# CheckPoint

---

SINGA checkpoints model parameters onto disk periodically according to user
configured frequency. By checkpointing model parameters, we can

  1. resume the training from the last checkpointing. For example, if
    the program crashes before finishing all training steps, we can continue
    the training using checkpoint files.

  2. use them to initialize a similar model. For example, the
    parameters from training a RBM model can be used to initialize
    a [deep auto-encoder](rbm.html) model.

## Configuration

Checkpointing is controlled by two configuration fields:

* `checkpoint_after`, start checkpointing after this number of training steps,
* `checkpoint_freq`, frequency of doing checkpointing.

For example,

    # job.conf
    checkpoint_after: 100
    checkpoint_frequency: 300
    ...

Checkpointing files are located at *WORKSPACE/checkpoint/stepSTEP-workerWORKERID*.
*WORKSPACE* is configured in

    cluster {
      workspace:
    }

For the above configuration, after training for 700 steps, there would be
two checkpointing files,

    step400-worker0
    step700-worker0

## Application - resuming training

We can resume the training from the last checkpoint (i.e., step 700) by,

    ./bin/singa-run.sh -conf JOB_CONF -resume

There is no change to the job configuration.

Records for this task:
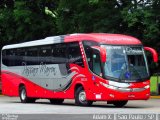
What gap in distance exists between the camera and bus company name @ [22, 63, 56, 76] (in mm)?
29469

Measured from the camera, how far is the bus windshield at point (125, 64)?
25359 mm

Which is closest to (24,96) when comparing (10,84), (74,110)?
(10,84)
---
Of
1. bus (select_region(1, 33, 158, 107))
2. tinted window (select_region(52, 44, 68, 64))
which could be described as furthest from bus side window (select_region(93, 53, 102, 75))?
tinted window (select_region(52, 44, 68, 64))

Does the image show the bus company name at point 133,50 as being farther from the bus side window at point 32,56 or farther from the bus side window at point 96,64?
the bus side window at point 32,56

Tasks:
(A) List every line in the entries that contains the string "company", matching case exactly.
(B) Write the next part of the passage on SINGA checkpointing, starting after its final sentence.

Task responses:
(A)
What gap in distance exists between the camera and bus company name @ [22, 63, 56, 76] (in mm)?
Does the image show the bus company name at point 133,50 as being farther from the bus side window at point 32,56 or farther from the bus side window at point 96,64?

(B)
## Application - model initialization

We can also use the checkpointing file from step 400 to initialize
a new model by configuring the new job as,

    # job.conf
    checkpoint : "WORKSPACE/checkpoint/step400-worker0"
    ...

If there are multiple checkpointing files for the same snapshot due to model
partitioning, all the checkpointing files should be added,

    # job.conf
    checkpoint : "WORKSPACE/checkpoint/step400-worker0"
    checkpoint : "WORKSPACE/checkpoint/step400-worker1"
    ...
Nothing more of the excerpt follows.